Is your data in Google Sheets becoming too large for on-demand analytics? Are you struggling to combine data from multiple Google Sheets into a single source of truth for reports and analytics? If that’s the case, then your business may be ready for a move to a mature data platform like Snowflake. This post covers two approaches for migrating your data from Google Sheets to Snowflake.
Introduction to Google Sheets
Spreadsheets are electronic worksheets that contain rows and columns which users can input, manage and carry out mathematical operations on their data. It gives users the unique ability to create tables, charts, and graphs to perform analysis.
Google Sheets is a spreadsheet program that is offered by Google as a part of their Google Docs Editor suite. This suite also includes Google Drawings, Google Slides, Google Forms, Google Docs, Google Keep, and Google Sites.
Google Sheets gives you the option to choose from a vast variety of schedules, budgets, and other pre-made spreadsheets that are designed to make your work that much better and your life easier.
Here are a few key features of Google Sheets:
- Many businesses use Google Sheets to capture interaction data at their various web properties including landing pages, contact forms, feedback forms, and surveys.
- During the experimental stage of web development projects, some businesses may use Google Sheets as a database due to its familiar Excel-like interface and the fact that data in Google Sheets can be downloaded as Excel or CSV files for use in report generation or preliminary analytics.
- As the size of the data in the Google sheet grows, businesses may increasingly find it difficult to perform on-demand analytics, as the manual ETL (Extract-Transform-Load) process may take too much time or be altogether infeasible – necessitating migration of data captured in multiple Google sheets to a Data Warehouse for faster, integrated analytics.
Introduction to Snowflake
Snowflake is a fully managed service that provides customers with near-infinite scalability of concurrent workloads to easily integrate, load, analyze, and securely share their data. Its common applications include data lakes, data engineering, data application development, data science, and secure consumption of shared data.
Snowflake’s unique architecture natively integrates computing and storage. This architecture enables you to virtually enable your users and data workloads to access a single copy of your data without any detrimental effect on performance. With Snowflake, you can seamlessly run your data solution across multiple regions and Clouds for a consistent experience. Snowflake makes it possible by abstracting the complexity of underlying Cloud infrastructures.

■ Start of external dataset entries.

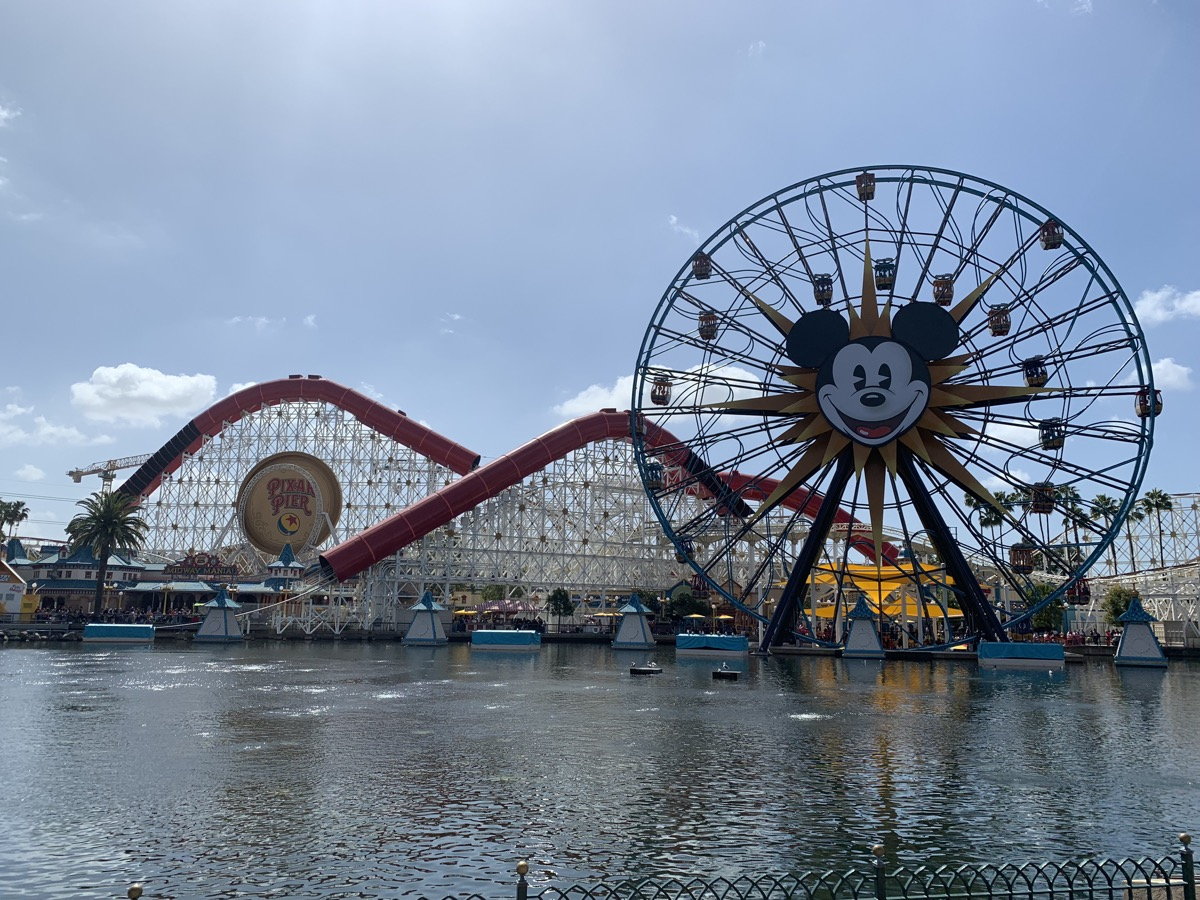 disney california adventure rope drop pixar pier.jpeg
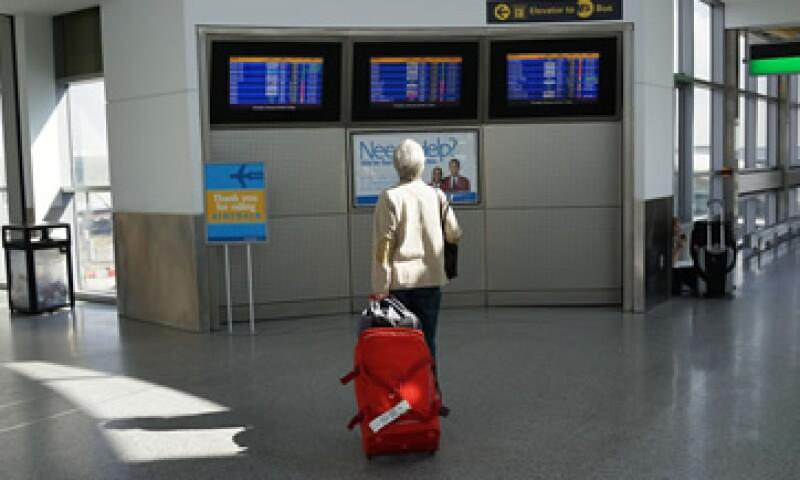 Un tip básico es reservar con anticipación el transporte y el hospedaje. (Foto: Getty Images)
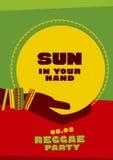 太阳盘和部族人的手有镯子的 库存图片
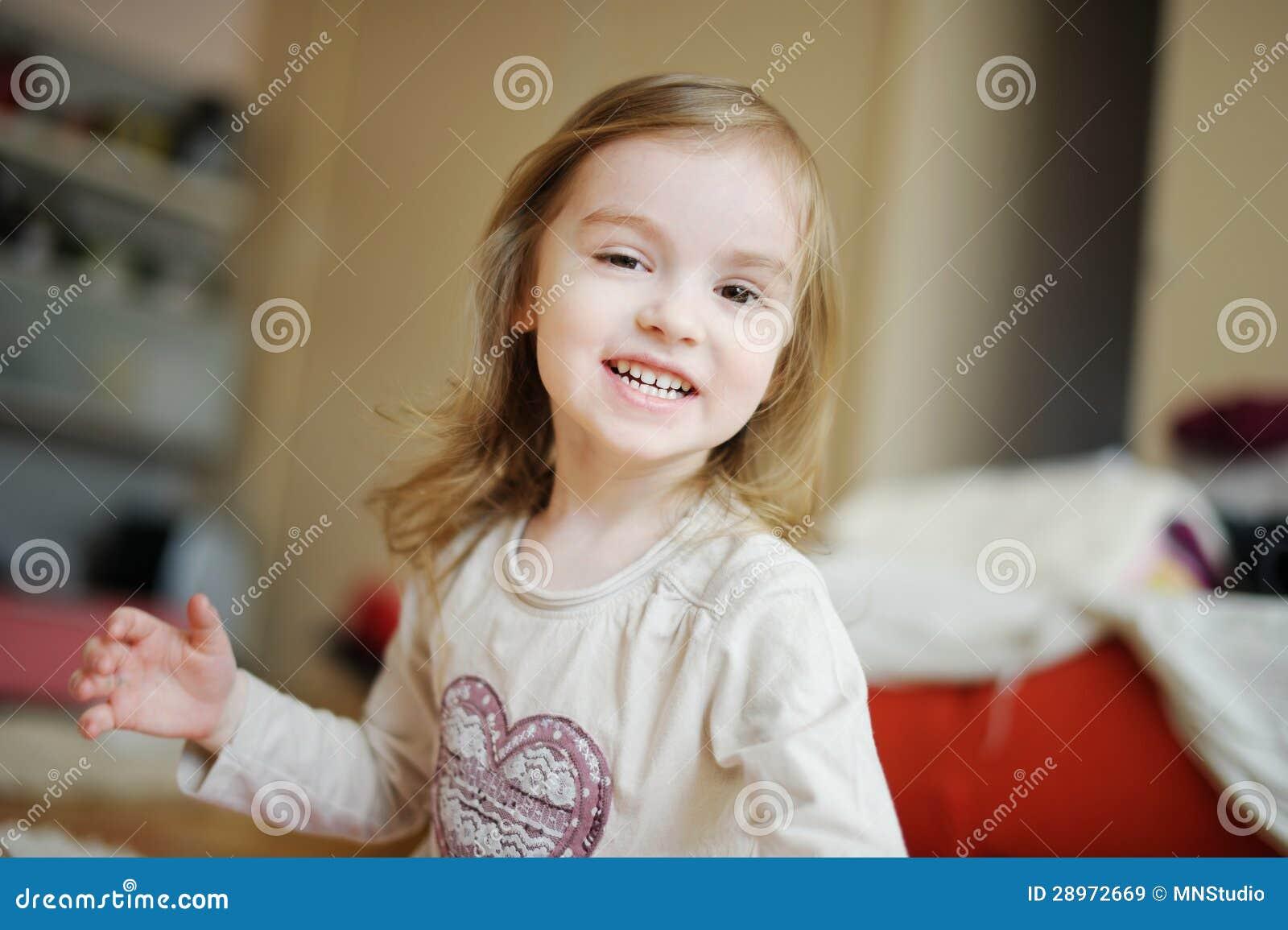 Uroczy małej dziewczynki śmiać się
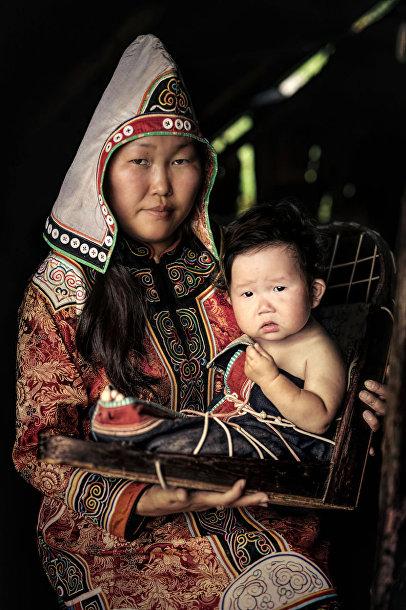 Женщина с ребенком из удэгейцев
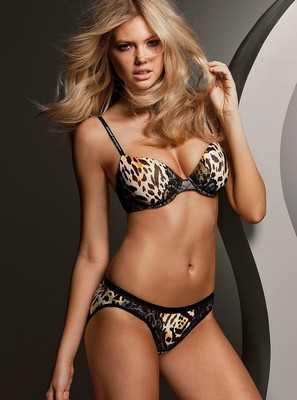 Kate-upton-victorias-secret-0001_display_image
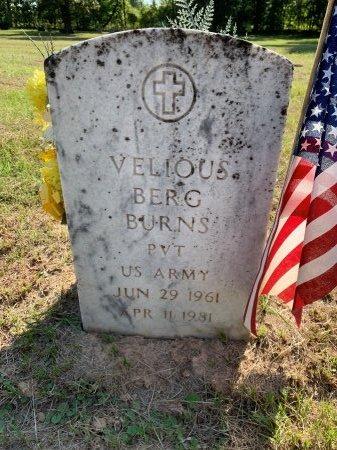 BURNS (VETERAN), VELIOUS BERG - Bowie County, Texas | VELIOUS BERG BURNS (VETERAN) - Texas Gravestone Photos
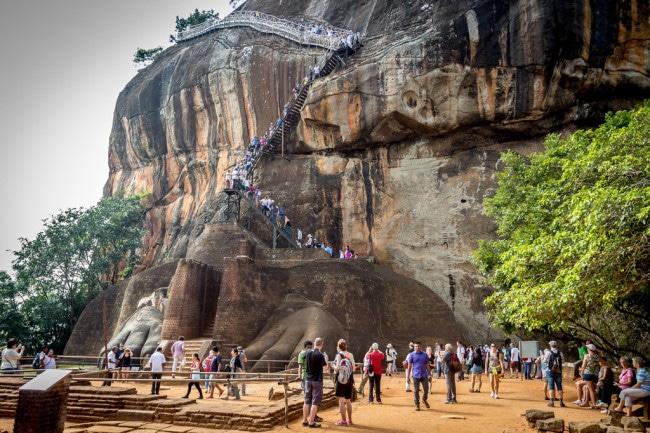 itinerary of Sri Lanka Lion Rock Palace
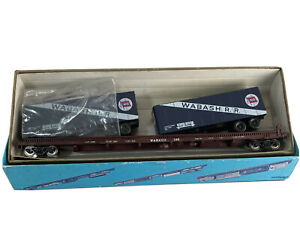 HO Vintage Athearn Wabash 75' Flat Car with 2 Trailers Partially built in box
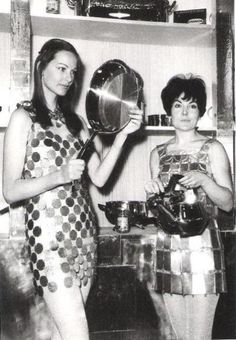 """""""Everything is made of steel"""", Paco Rabanne, 1968 1960s Fashion, Modern Fashion, Vintage Fashion, Women's Fashion, Pop Culture News, Got The Look, Paco Rabanne, Fashion History, Vintage Photos"""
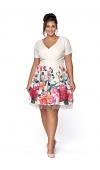 Zachwycająca, letnia sukienka midi z printem w kwiaty. Fasony plus size.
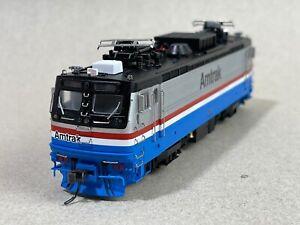 ATLAS HO 8573 AEM-7 Locomotive Amtrak  BRAND NEW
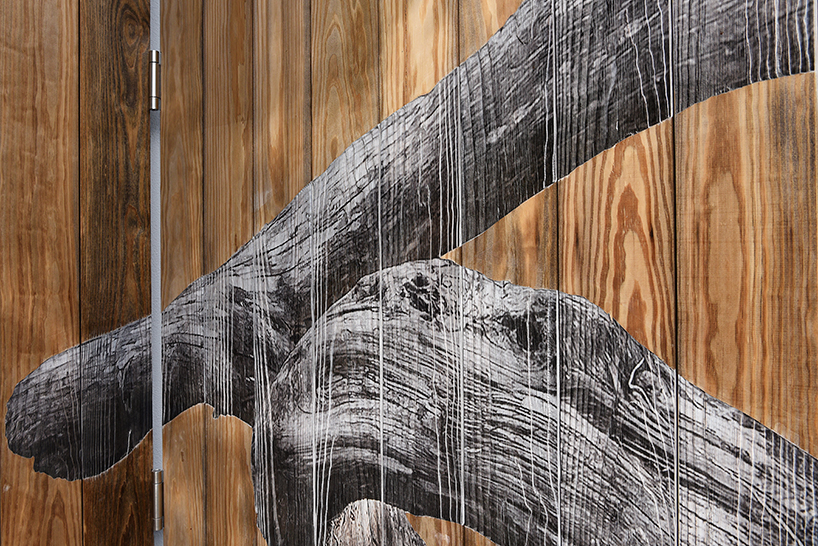 Рисунок каряги нарисован таким образом, что он продолжает естественную структуру дерева и при этом к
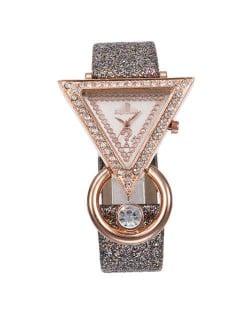 Rhinestone Rimmed Triangle Shape Design Index High Fashion Women Wrist Watch - Gray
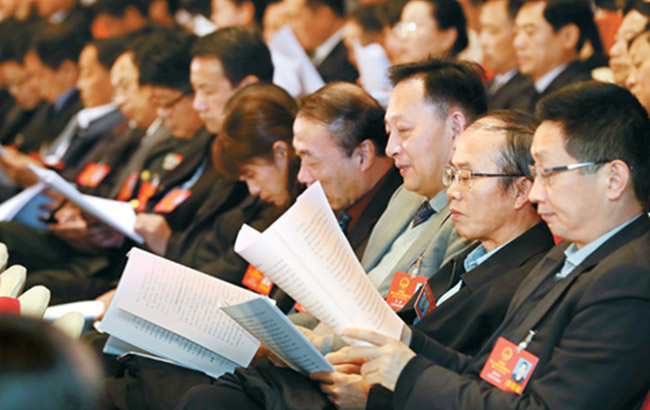 履职尽责 共绘蓝图——省十二届人大七次会议剪影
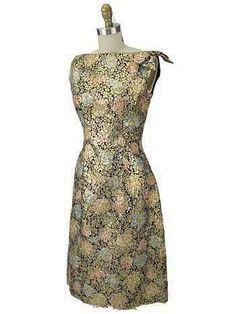 #Retro holiday dress #BlueVelvetVintage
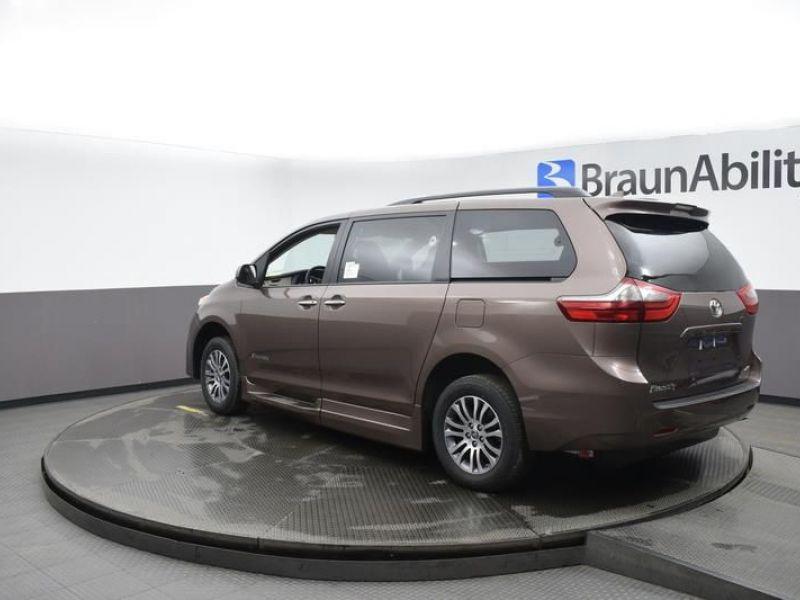 Brown Toyota Sienna image number 5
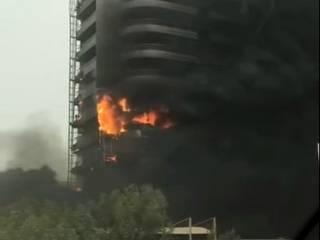 В Дубае очевидцы засняли распространение пожара в высотном жилом здании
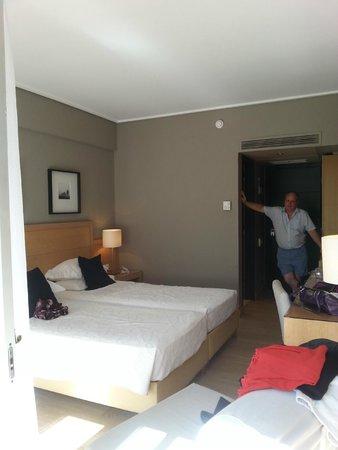 Sea View Hotel: Spacious room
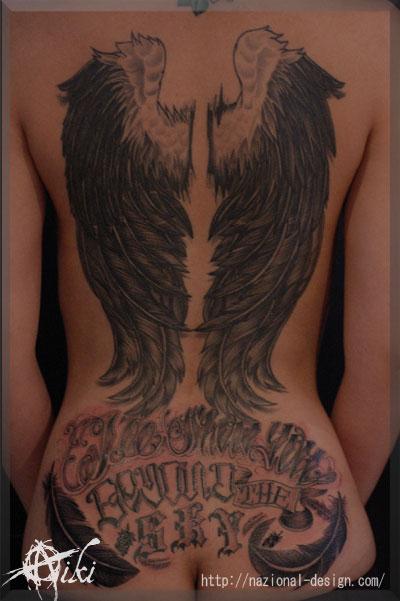 20150729 名古屋 栄 タトゥー スタジオ 背中一面 バックピース 羽 ブラックアンドグレー 女性 レタリング 文字 TATTOO
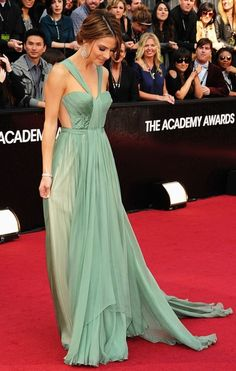 Maria Menounos in Maria Lucia Hohan at the 2012 Academy Awards. Love that soft green on her tan skin!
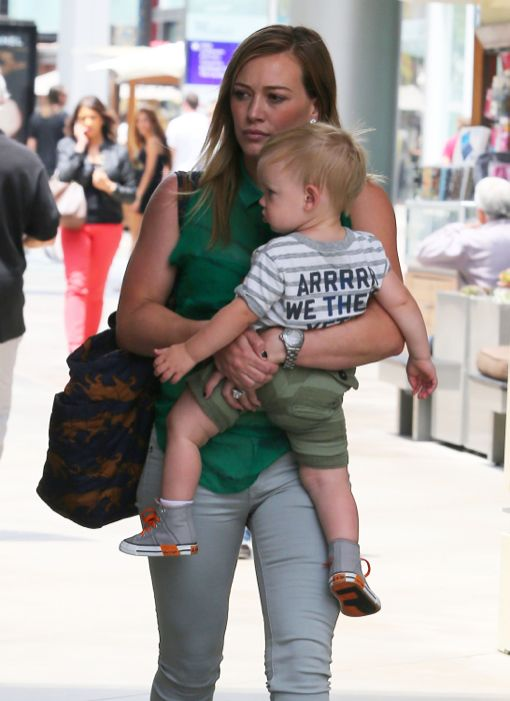 Hilary Duff Shops With Luca At The Mall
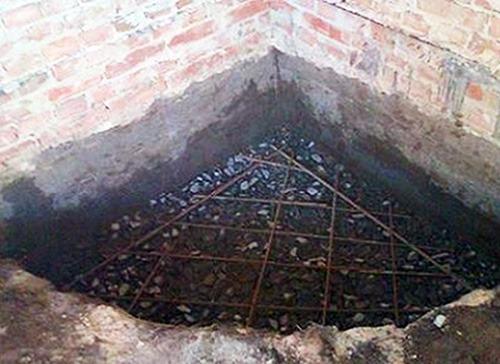 закладка фундамента под камин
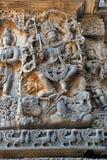 Скульптура Shiva танцуя мощно на теле демона Apasmara смерть, висок Hoysaleshwara, Halebidu, Karnataka Взгляд стоковые изображения rf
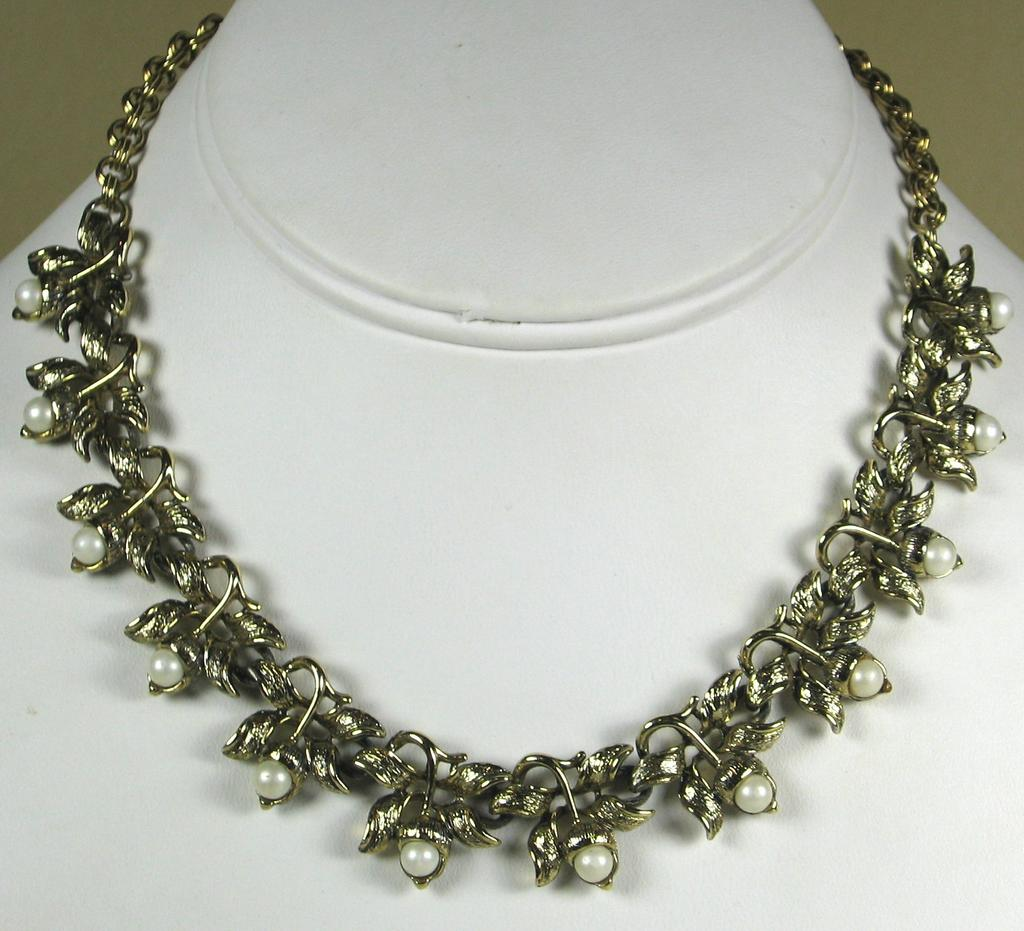 Vintage Judy Lee Imitation Pearl and Gold Toned Floral Necklace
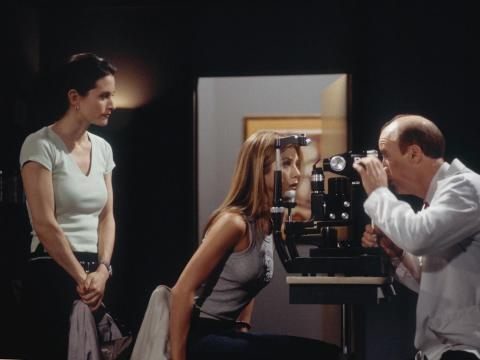 Courteney Cox como Monica Geller, Jennifer Aniston como Rachel Green y Michael Monks como el doctor Miller.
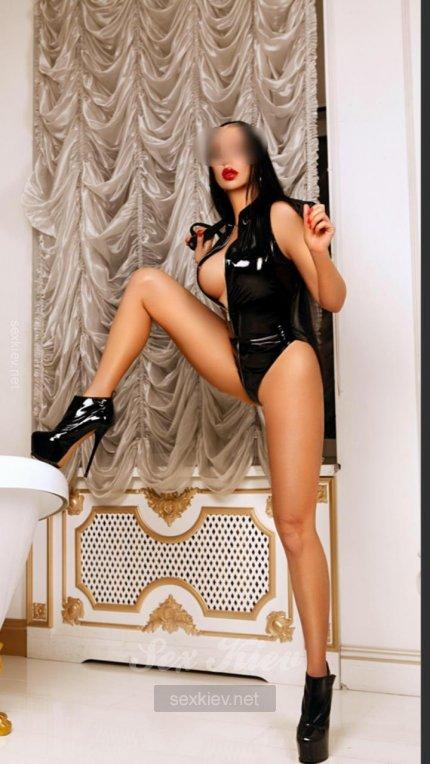 Проститутка Киева Марина, ей 25 лет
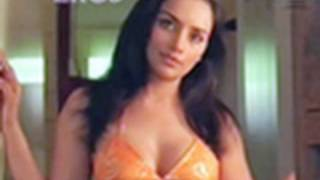 Hot n sexy Shweta Menon in swimsuit - Naan Avan Illai 2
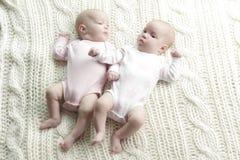 Nowonarodzeni bliźniaków dzieci zdjęcia royalty free
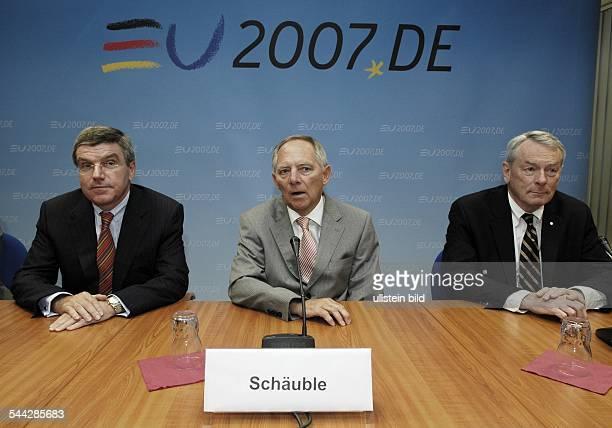 Thomas Bach, Jurist, Sportsfunktionaer, D - Praesident des Deutschen Olympischen Sportbunds , Bundesinnenminister Wolfgang Schaeuble und der...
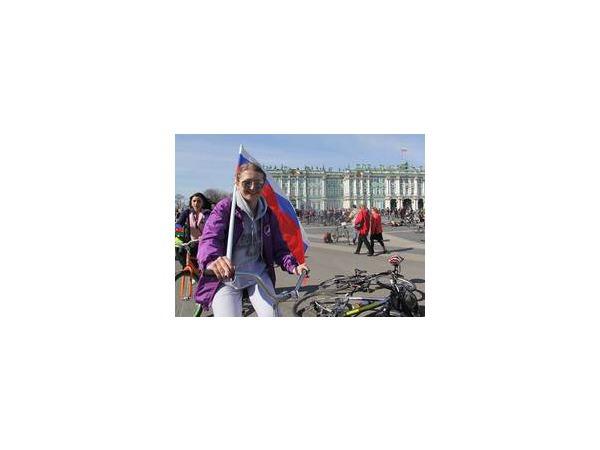 Три тысячи велосипедистов выехали на улицы Петербурга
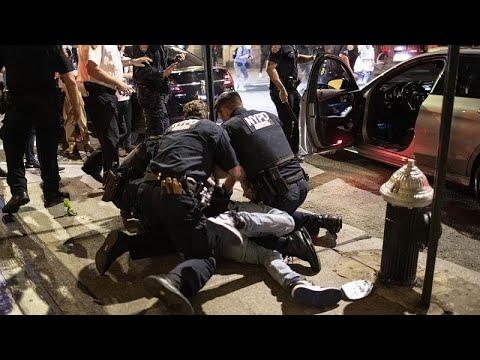 شاهد.. احتجاجات في نيورورك ومساع للحفاظ على سلميتها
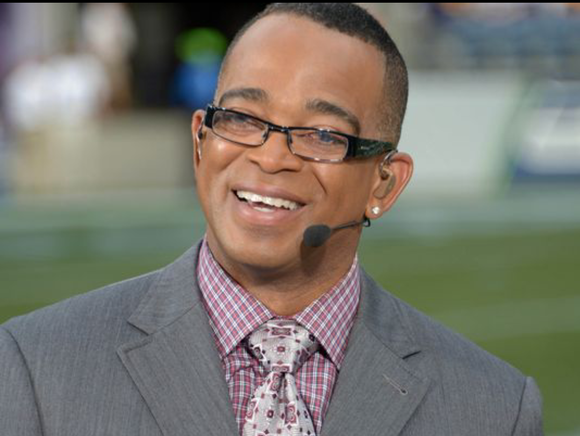 Stuart Scott, a longtime anchor for ESPN's SportsCenter, lost his battle with cancer dying on Sunday morning at the age ...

Here are a few features of Snowflake as a Software as a Service (SaaS) offering:
- Snowflake is a Cloud Data Warehouse operating on a SaaS (software-as-a-service) model.
- Snowflake’s infrastructure is built on AWS (Amazon Web Services) and it offers an architecture that is based on a new SQL database engine that enables faster, more dynamic queries with performant data integration.
- Snowflake’s analytics layer integrates with modern tools and services that facilitate and optimize Data Science exploration.
Understanding the Methods to Connect Google Sheets to Snowflake
These are the methods you can use to connect Google Sheets to Snowflake in a seamless fashion:
Download the Cheatsheet on How to Set Up ETL to Snowflake
Learn the best practices and considerations for setting up high-performance ETL to Snowflake
Method 1: Using Migration Scripts to Connect Google Sheets to Snowflake
To migrate your data from Google Sheets to Snowflake, you may opt for a custom-built data migration script to get the job done.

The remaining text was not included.